• L'angoisse et la maison

    « Et la Maison durait, sous les arbres à plume s »

    Saint-John Perse (Pour fêter une enfance 1907)

     

     

    Être propriétaire d’une maison semble rassurer mais cela ne fait que déplacer  cette angoisse liée au fait qu’on est vivants.  La vie, c’est angoissant parce que ça bouge tout le temps il y a des vivants nouveaux qui naissent sans que jamais cela ne s’arrête, d’autres meurent sans discontinuer, et cela va, et cela va… Et les heures et les jours passent (Vivre conscient, jusqu’à ce jour, c’est apprendre à goûter l’angoisse. L’angoisse, c’est comme le sel, il faut qu’il y en ait toujours un peu. A faible dose, c’est un goût qui relève le fade quotidien. S’il y en a trop, c’est toxique et mortel, comme tout ce qui nous fait vivre, d’ailleurs, l’oxygène, le temps…).

     

    Une maison, elle, donne l’illusion que ça ne bouge pas, qu’il y a quelque chose qui peut ne pas bouger. Or, le propriétaire de son bien attend, guette, redoute les fissures, elles sont l’analogue minéral de ses rides de chairs. Elles révèlent leurs secrets changements aux frontons de bâtisses dures, en pierres, faites pour durer plus que ceux qui les abritent, y abritant non seulement leur corps mais encore la fragilité de leur âme.

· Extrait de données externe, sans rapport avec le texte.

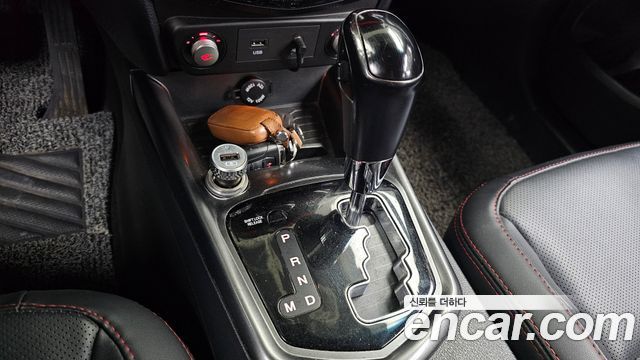 KG Mobility (SsangYong) Tivoli Air Diesel RX 2WD 2018 — фото 9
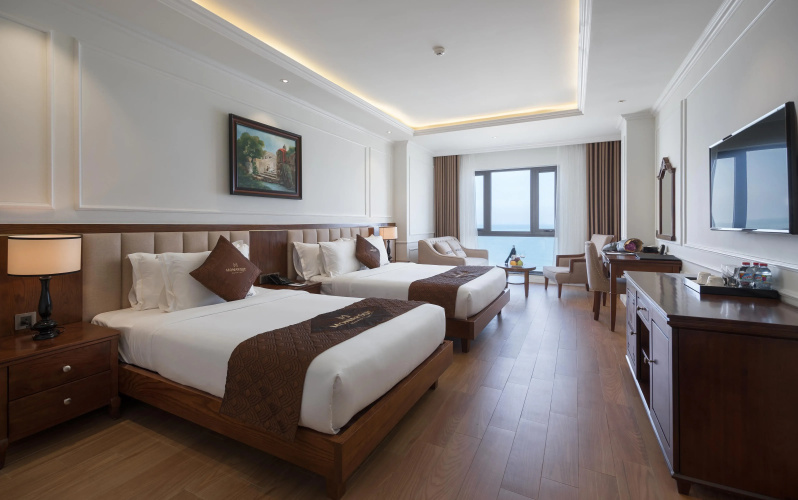 Monarque Hotel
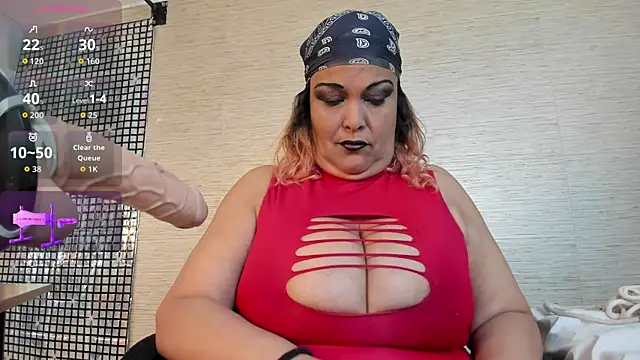 Snapshot of DubraskaBella1 chatting on 07.28.26 DubraskaBella1 online show from 07.28.26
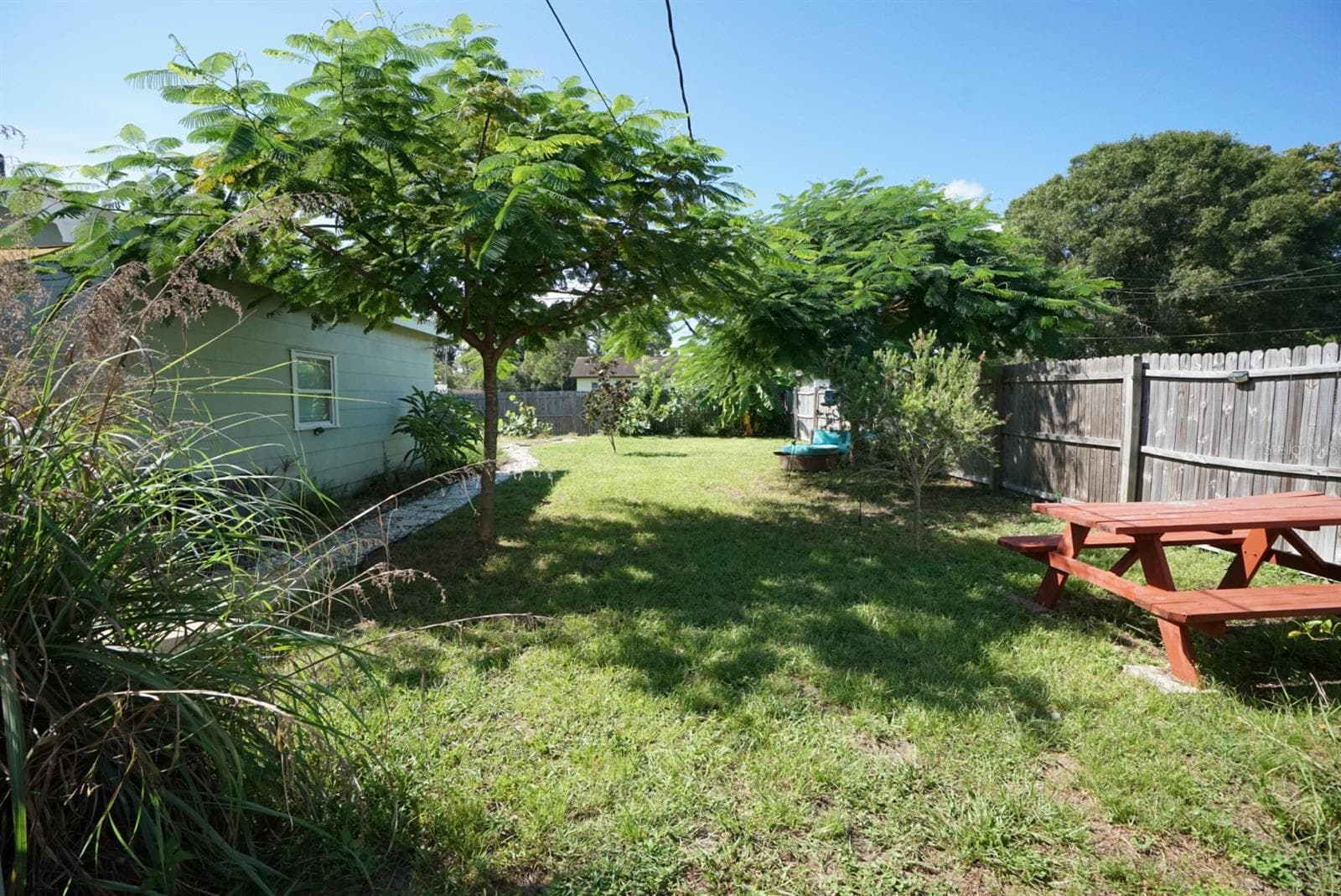 Single Family Residence at 145 NE LINCOLN CIR N, ST PETERSBURG, photo 46 of 51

    Ainsi, le propriétaire d’un bien sait-il confusément qu’il n’est propriétaire de rien, que son bien est un mal, qu’il est rongé d’un mal, ce mal secret de la vie qui fait que ça bouge, même là où l’on croyait que non, même là où tout est fait pour nous suggérer : « Non, tout est identique à soi, à jamais. » Il y a comme une connivence obscure entre les maisons et les musées, s’y collectionnent des vies, au sec, dans des boîtes, des magasins et des placards, on ne met en vitrine qu’une part infime de ce passé entassé entre ces murs.  Ca s’entasse il y en a de la cave au grenier jusqu’au jour où les héritiers jettent tout.

     

    Et les mots qui disent tout cela sont eux-mêmes en route, en marche, ils vont en avant et ne s’arrêtent pas d’aller… Pourquoi, alors, ne pas tout simplement  jouir de tout, tel que ça va, sans chercher à dire au temps : « Suspends ton vol, arrête-toi, ne fuis pas ! » Pourquoi toujours cet illusoire besoin de posséder ? Je le connais ce besoin-là, il m’habite, il me hante, je suis moi aussi sa maison provisoire.